The Anadolu Pony is a Turkish breed of horse developed over 1,000 years ago.  They are known for their speed, endurance and hardiness.

Characteristics 
The Anadolu is a small pony, standing between 12.1 and 13.3 hands high. The head is small and shows refinement. Both convex and concave profiles are found within the breed. The mouth is small and the nostrils are open and flexible, while the withers are somewhat low, the chest is narrow and the croup is sloped. Anadolu Pony is usually a brownish color, but can also have a black, grey, white and chestnut coat. Its mane will contrast its body coat and can range from fairly thick to thin depending on each specific pony. This information was pulled from a study done by Yilmaz, Orhan and Mehmet Ertuğrul on the frequencies of coat color on the species in Turkey.

Breed history 
The Anadolu Pony is descended from crosses of Turkoman, Arabian, Persian, Karabakh, Akhal-Teke, Karbada, Deliboz, Mongolian and the ancient Anatolia horse. Some books refer to this small pony as the Native Turkish Pony, or Turk, but Professors Salahattin Batu and M. Nurettin Aral made a distinction in types between the horses in Anatolia as Anadolu and East and Southeast Anadolu.

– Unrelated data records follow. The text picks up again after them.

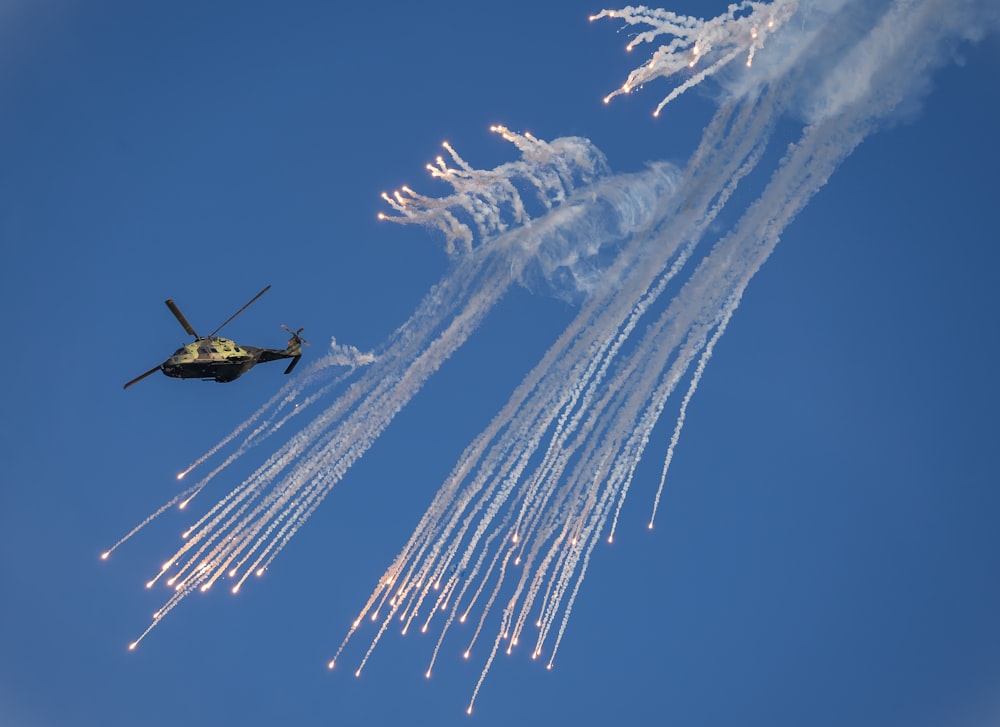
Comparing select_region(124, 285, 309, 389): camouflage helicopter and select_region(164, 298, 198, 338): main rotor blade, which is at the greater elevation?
select_region(164, 298, 198, 338): main rotor blade

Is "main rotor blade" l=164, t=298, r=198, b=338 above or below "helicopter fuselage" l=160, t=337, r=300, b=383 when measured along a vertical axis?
above

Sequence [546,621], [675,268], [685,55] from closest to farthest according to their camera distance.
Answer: [685,55]
[675,268]
[546,621]

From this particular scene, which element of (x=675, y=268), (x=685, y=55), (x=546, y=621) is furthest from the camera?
(x=546, y=621)

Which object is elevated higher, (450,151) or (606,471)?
(450,151)

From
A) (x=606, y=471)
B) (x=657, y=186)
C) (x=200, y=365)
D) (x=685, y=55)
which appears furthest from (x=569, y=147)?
(x=200, y=365)

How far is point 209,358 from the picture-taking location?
128 ft

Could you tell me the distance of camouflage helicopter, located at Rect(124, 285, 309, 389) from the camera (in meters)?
38.8

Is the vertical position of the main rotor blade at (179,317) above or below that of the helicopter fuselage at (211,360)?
above

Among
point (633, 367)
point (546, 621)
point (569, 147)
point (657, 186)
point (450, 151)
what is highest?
point (450, 151)

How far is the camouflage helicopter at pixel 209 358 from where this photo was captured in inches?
1527

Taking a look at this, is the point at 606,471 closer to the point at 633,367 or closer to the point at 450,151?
the point at 633,367

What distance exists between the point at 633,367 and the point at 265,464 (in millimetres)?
12010

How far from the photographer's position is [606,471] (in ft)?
117

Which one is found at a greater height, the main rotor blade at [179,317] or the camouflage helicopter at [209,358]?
the main rotor blade at [179,317]
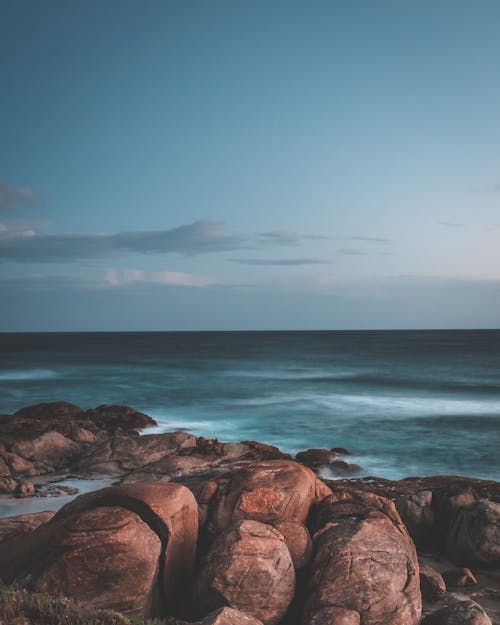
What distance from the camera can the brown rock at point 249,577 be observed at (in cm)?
852

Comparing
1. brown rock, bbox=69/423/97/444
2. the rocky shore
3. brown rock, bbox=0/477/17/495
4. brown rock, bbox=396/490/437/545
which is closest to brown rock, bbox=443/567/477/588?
the rocky shore

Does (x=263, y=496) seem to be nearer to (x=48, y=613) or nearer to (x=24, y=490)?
(x=48, y=613)

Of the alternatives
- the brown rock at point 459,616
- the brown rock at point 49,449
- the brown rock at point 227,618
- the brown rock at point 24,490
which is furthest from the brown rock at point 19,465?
the brown rock at point 459,616

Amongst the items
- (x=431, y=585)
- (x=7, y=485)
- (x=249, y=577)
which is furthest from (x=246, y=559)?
(x=7, y=485)

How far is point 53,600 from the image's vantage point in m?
7.14

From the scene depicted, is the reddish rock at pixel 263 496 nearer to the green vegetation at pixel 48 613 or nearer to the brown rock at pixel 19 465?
the green vegetation at pixel 48 613

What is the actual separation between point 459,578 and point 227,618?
7.09m

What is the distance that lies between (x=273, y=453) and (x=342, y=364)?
61.7m

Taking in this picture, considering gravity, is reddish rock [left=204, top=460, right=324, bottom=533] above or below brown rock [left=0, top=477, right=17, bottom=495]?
above

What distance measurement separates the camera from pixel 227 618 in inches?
265

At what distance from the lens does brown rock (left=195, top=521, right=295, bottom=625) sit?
852 centimetres

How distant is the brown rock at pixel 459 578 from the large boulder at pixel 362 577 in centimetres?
251

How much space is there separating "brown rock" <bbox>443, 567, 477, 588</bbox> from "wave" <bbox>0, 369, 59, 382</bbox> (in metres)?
56.8

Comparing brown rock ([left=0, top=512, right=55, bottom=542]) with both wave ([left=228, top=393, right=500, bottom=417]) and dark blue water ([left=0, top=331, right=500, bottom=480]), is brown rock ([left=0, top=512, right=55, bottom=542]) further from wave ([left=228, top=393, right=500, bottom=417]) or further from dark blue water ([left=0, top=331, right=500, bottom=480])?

Anadolu can be translated as "Turkey on the Asia". This is the most numerous Turkish horse breed, with approximately 930,000 alive today.

Uses 
It is usually used as a riding horse and a pack horse, and is known to be strong, enduring and fast. It has been bred to live in poor conditions, and is today found throughout Turkey.

References

 Hendricks, Bonnie. International Encyclopedia of Horse Breeds page 27
 Yilmaz, Orhan, and Mehmet Ertuğrul. “Morphological Characterization in Ayvacik Pony: a Nearly Extinct Horse Breed in Turkey.” 2014, doi:10.13140/2.1.1855.9360.